THE TASK ->
Could you find every line in the records below that contains the word "Perfect" and copy it?

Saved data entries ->
***
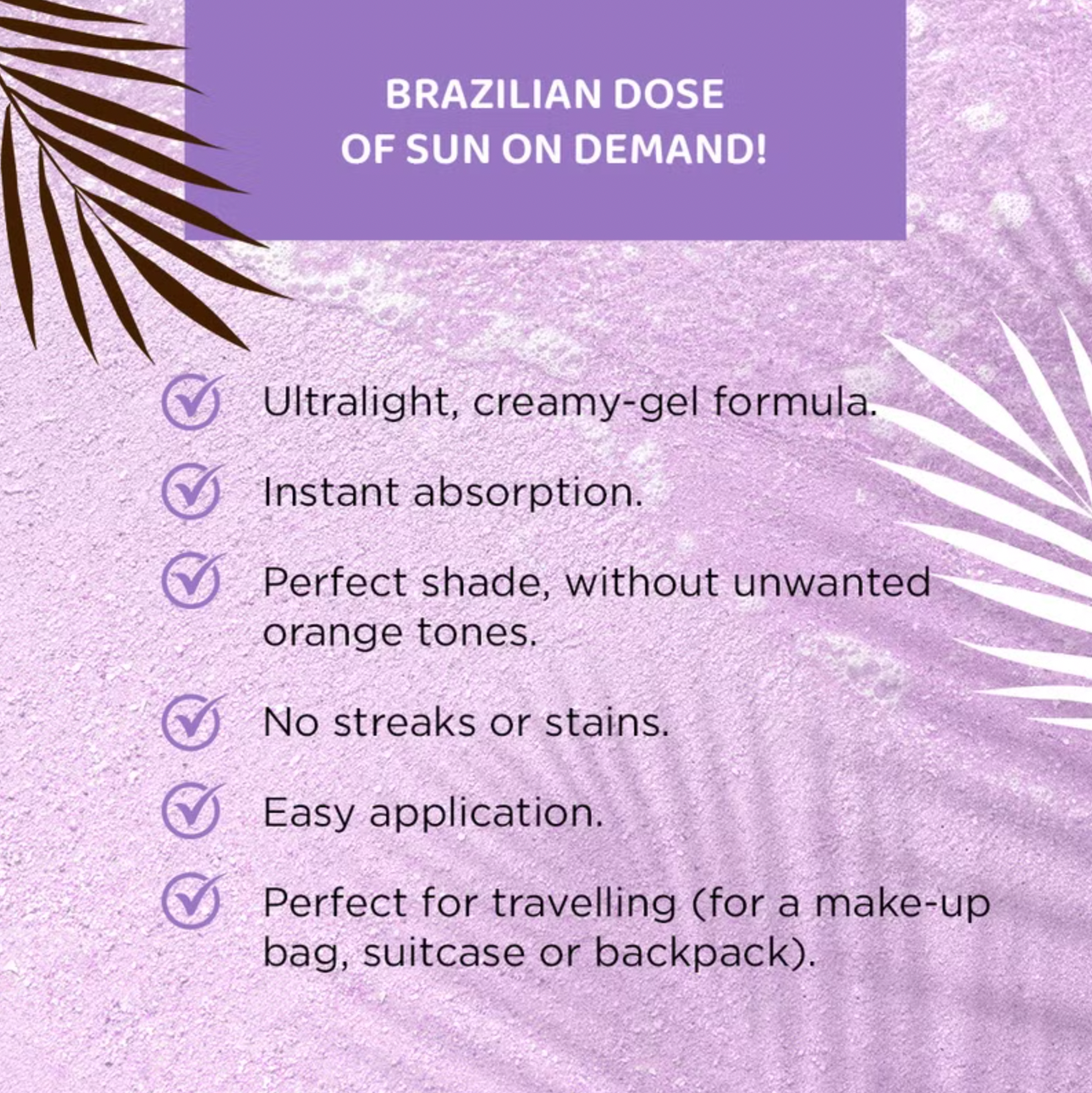 BRAZILIAN DOSE OF SUN ON DEMAND!

Ultralight, creamy-gel formula.

Instant absorption.

Perfect shade, without unwanted orange tones.

No streaks or stains.

Easy application.

Perfect for travelling (for a make-up bag, suitcase or backpack).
***
RESPONSE BOX ->
Perfect shade, without unwanted orange tones.
Perfect for travelling (for a make-up bag, suitcase or backpack).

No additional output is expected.